─── Input records
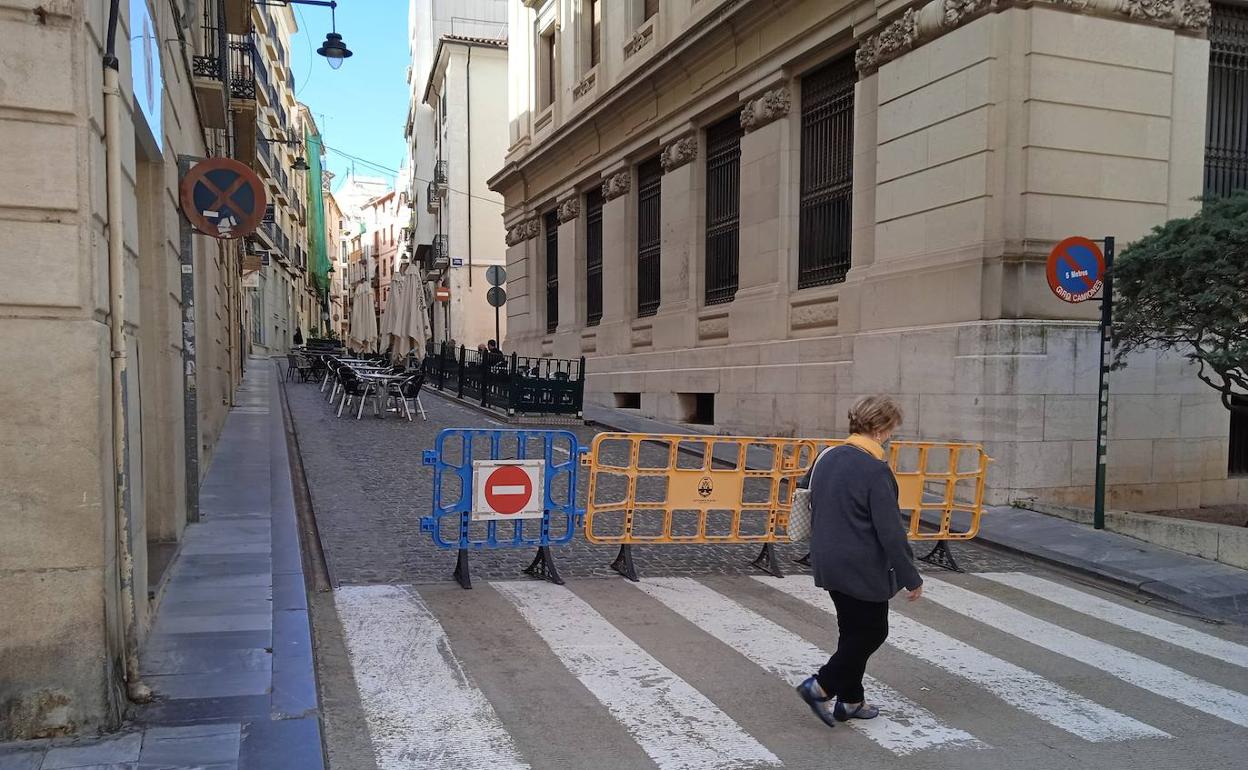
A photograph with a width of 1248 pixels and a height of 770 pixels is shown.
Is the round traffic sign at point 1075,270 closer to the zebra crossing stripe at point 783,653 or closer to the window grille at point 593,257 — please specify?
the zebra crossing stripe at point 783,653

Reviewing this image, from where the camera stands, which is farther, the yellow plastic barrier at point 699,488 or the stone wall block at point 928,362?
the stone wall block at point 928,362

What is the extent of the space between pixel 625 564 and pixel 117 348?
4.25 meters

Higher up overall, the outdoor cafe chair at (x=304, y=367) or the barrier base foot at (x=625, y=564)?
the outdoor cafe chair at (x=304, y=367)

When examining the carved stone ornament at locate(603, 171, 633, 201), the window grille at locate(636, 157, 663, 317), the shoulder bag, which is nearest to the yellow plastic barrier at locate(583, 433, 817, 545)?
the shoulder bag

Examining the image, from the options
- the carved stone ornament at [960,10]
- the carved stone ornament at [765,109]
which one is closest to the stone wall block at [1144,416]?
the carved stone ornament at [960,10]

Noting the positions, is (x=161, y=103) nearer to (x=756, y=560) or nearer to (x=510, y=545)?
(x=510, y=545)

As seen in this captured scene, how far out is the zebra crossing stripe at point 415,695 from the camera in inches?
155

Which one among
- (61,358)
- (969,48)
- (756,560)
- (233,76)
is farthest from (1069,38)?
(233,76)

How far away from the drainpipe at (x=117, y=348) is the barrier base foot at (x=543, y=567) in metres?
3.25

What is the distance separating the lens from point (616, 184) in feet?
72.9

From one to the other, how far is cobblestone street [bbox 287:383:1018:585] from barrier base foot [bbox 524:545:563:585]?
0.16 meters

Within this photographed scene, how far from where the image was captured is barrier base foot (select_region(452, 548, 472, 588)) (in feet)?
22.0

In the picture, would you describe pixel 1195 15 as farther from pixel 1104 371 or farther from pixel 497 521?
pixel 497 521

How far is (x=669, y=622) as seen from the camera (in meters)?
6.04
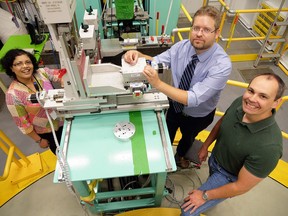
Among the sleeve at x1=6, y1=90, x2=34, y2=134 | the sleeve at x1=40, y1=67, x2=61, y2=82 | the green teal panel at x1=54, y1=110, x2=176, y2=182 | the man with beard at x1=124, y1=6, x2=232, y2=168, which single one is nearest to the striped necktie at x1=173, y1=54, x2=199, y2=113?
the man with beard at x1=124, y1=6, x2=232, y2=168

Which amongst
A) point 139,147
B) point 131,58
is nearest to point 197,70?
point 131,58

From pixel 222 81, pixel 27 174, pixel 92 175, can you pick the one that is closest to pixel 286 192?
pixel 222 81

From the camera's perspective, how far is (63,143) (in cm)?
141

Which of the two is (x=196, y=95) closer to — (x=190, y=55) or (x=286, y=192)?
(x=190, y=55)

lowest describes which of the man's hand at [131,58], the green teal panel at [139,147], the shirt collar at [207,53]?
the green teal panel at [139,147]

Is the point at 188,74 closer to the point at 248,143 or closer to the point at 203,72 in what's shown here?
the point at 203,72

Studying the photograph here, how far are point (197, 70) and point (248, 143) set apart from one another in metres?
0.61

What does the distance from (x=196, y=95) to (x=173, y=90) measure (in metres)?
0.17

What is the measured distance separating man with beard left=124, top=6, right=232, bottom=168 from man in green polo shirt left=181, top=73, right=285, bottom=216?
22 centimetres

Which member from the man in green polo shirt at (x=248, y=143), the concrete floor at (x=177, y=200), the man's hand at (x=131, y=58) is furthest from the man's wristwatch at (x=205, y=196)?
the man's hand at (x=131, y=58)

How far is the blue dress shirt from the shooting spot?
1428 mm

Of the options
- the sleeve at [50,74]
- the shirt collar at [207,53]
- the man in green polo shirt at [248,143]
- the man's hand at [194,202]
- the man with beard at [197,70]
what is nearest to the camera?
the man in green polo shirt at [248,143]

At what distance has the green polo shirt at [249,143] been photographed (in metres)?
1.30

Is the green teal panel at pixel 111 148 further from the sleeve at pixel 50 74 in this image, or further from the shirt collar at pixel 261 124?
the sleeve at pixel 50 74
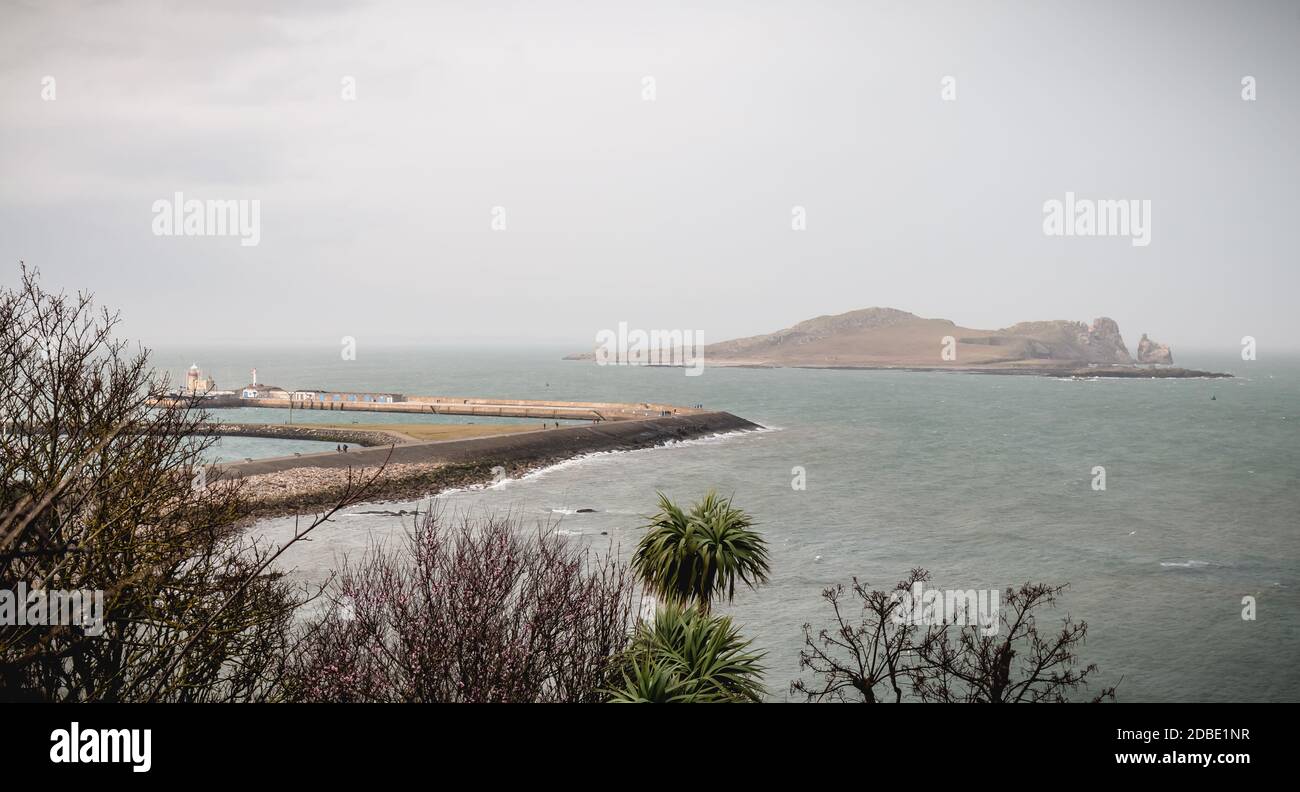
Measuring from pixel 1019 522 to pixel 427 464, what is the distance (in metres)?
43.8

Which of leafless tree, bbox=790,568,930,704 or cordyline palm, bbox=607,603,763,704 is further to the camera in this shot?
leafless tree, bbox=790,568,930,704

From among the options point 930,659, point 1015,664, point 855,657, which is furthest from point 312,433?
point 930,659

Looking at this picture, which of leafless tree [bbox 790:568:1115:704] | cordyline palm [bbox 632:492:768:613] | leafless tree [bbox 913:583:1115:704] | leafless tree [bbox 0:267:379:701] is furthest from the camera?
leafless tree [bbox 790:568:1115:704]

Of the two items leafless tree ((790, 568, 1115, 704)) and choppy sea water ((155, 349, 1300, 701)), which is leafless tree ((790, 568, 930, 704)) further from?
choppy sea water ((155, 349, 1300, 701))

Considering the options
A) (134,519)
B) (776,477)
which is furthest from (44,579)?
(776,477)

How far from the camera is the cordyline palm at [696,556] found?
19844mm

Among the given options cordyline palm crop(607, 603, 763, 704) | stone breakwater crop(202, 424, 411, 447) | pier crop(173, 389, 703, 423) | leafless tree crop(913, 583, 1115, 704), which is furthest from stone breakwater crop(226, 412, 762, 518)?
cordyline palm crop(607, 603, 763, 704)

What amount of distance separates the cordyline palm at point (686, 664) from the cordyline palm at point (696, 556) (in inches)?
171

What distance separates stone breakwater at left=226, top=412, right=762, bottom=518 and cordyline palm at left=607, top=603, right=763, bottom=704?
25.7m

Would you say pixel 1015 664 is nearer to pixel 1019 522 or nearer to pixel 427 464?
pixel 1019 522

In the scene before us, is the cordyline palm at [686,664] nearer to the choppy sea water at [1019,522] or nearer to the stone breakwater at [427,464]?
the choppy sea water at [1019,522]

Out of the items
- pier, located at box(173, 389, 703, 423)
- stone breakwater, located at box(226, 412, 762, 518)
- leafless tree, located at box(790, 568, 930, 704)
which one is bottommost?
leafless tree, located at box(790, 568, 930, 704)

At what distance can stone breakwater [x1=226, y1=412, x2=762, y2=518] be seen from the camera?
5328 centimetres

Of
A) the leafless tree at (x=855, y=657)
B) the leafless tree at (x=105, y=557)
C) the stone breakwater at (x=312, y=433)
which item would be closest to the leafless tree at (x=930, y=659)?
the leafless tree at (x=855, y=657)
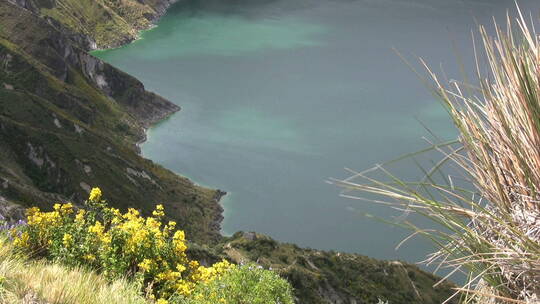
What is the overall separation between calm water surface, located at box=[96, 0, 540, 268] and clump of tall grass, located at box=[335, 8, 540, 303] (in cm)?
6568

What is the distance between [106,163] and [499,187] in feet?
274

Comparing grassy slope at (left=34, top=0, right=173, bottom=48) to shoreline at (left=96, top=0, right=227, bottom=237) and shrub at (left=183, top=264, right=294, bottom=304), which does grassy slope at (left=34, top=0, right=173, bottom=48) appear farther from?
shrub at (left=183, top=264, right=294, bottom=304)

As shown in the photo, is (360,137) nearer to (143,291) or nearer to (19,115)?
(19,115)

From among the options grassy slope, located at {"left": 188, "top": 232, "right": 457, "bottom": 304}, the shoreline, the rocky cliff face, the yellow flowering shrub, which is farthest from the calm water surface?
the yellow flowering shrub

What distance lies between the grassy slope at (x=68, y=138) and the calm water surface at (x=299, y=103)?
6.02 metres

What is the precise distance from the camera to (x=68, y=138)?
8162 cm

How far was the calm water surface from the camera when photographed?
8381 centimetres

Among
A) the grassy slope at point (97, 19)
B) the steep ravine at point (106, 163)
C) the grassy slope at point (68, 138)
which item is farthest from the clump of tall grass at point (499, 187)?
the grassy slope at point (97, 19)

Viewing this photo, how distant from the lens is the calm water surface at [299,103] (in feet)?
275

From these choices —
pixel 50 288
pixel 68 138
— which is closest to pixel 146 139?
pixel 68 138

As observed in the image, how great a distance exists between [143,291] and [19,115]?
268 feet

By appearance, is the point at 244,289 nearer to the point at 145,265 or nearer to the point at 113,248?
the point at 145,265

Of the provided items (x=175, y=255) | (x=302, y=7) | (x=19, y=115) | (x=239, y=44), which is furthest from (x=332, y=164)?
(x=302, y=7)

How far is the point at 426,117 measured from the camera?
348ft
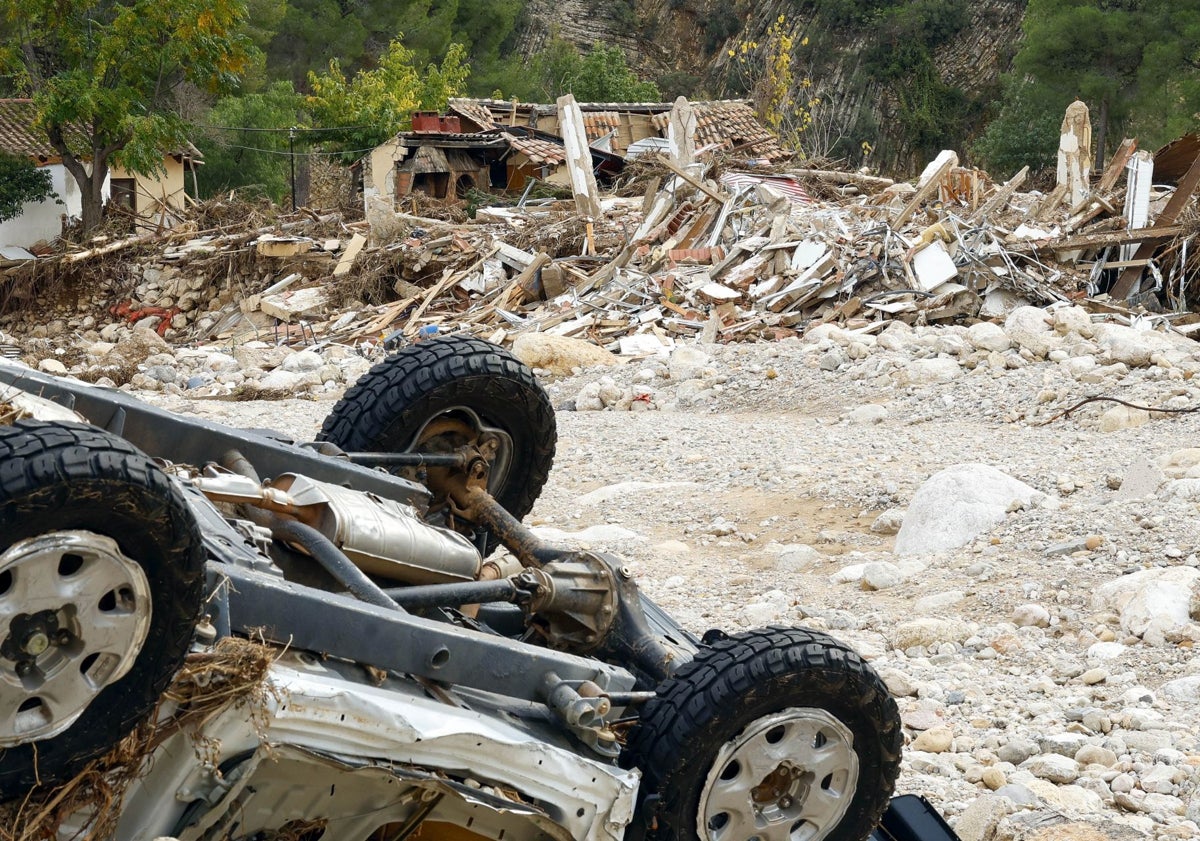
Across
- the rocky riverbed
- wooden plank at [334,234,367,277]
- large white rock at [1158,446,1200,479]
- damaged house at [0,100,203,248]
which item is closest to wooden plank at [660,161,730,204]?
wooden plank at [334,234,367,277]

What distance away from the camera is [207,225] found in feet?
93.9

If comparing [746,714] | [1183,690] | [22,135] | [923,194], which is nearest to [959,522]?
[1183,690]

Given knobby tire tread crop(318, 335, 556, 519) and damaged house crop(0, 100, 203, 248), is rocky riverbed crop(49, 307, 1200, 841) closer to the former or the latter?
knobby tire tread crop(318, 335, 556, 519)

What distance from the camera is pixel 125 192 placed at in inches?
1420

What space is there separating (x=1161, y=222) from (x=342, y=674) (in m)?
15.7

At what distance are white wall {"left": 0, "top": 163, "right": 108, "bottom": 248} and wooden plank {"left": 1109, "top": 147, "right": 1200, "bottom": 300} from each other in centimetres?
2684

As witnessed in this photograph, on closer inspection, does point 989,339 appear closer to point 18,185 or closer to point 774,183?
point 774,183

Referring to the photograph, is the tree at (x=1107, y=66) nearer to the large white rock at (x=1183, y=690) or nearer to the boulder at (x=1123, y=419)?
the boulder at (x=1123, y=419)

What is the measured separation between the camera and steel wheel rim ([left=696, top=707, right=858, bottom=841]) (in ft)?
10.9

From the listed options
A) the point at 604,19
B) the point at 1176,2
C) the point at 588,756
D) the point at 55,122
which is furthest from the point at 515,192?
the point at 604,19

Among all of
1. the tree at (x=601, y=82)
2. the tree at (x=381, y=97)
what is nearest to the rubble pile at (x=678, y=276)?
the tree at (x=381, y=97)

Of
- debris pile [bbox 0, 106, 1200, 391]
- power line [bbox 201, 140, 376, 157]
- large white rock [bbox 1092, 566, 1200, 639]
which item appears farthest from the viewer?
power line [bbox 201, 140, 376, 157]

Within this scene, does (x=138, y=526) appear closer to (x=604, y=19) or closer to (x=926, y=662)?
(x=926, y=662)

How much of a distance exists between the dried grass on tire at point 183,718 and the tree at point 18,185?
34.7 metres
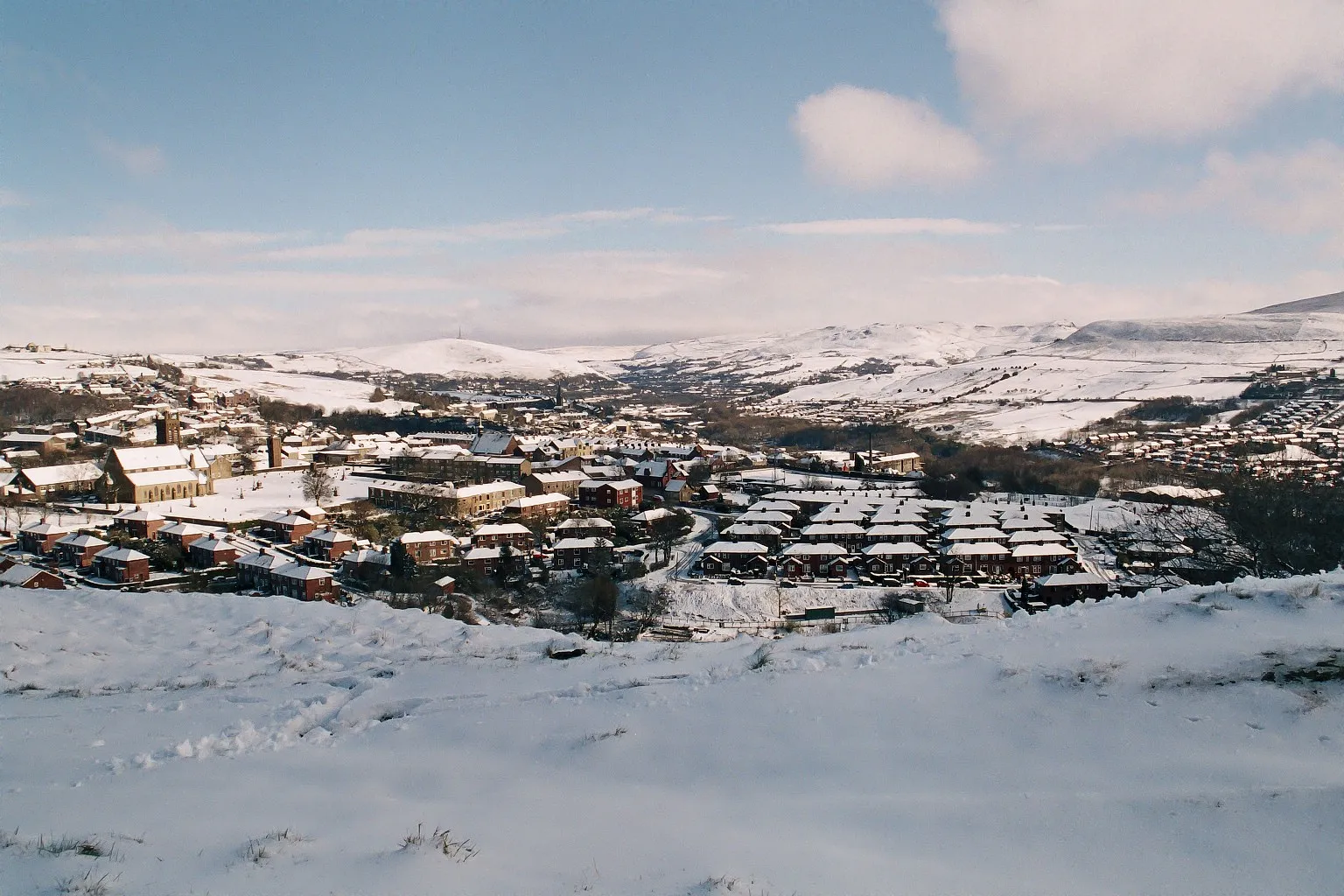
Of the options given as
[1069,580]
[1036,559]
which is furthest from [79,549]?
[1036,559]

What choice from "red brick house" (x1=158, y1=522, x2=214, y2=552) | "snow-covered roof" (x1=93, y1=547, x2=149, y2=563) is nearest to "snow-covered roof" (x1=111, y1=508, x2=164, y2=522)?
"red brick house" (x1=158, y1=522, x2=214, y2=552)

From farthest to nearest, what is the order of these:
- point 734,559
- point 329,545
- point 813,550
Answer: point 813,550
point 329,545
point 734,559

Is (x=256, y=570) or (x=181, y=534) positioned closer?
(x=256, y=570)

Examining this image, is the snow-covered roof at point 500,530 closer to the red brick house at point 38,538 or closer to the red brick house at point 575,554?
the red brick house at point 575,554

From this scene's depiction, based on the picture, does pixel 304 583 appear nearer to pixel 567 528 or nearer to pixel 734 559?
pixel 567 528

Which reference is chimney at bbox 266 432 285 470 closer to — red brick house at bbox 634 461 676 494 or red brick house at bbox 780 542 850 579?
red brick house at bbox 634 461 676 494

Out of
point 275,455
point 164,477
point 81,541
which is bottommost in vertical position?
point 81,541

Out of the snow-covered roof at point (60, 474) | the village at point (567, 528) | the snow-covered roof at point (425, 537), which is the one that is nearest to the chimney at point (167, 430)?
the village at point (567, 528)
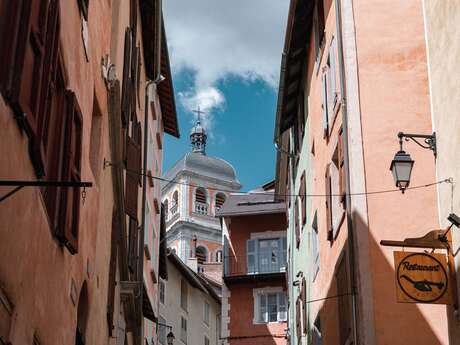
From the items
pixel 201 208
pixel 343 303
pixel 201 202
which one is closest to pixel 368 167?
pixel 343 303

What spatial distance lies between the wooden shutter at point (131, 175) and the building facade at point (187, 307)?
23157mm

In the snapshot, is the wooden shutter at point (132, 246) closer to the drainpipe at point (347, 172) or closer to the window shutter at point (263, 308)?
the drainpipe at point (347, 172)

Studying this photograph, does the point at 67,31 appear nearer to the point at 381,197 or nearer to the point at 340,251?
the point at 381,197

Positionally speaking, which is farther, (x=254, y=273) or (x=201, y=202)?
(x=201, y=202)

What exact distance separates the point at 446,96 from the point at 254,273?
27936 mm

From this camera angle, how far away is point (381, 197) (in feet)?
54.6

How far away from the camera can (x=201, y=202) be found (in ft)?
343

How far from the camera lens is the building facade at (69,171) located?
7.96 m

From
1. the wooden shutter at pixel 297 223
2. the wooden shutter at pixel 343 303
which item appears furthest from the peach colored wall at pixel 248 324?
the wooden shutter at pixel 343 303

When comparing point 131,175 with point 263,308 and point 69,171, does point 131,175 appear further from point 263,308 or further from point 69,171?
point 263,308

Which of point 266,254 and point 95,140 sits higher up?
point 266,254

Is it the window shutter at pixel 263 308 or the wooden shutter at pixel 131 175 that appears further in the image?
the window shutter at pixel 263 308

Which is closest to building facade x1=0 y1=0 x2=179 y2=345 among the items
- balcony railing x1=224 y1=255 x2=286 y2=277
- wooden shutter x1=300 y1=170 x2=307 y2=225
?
──────
Instruction: Beginning with the line that contains "Studying this photograph, does", repeat every line through the end of the records and nothing more.

Solution to this problem:
Studying this photograph, does the point at 67,31 appear nearer to the point at 381,197 or nearer to the point at 340,251?
the point at 381,197

Positionally speaking, which is farther, (x=254, y=273) or (x=201, y=202)?
(x=201, y=202)

What exact distance separates the point at 446,96 from the point at 254,273?
27936 mm

From this camera angle, how far away is point (381, 197) (in feet)?
54.6

How far away from the camera can (x=201, y=202) be found (in ft)?
343

How far from the camera lens is the building facade at (69,171) located?
7.96 m

From
1. the wooden shutter at pixel 297 223
2. the wooden shutter at pixel 343 303
which item appears furthest from the peach colored wall at pixel 248 324?
the wooden shutter at pixel 343 303

When comparing point 131,175 with point 263,308 and point 69,171, does point 131,175 appear further from point 263,308 or further from point 69,171?
point 263,308

Which of point 266,254 and point 95,140 sits higher up?
point 266,254

Is it the window shutter at pixel 263 308 or the wooden shutter at pixel 131 175 that appears further in the image?
the window shutter at pixel 263 308

Which is closest to building facade x1=0 y1=0 x2=179 y2=345 among the items
- balcony railing x1=224 y1=255 x2=286 y2=277
- wooden shutter x1=300 y1=170 x2=307 y2=225
?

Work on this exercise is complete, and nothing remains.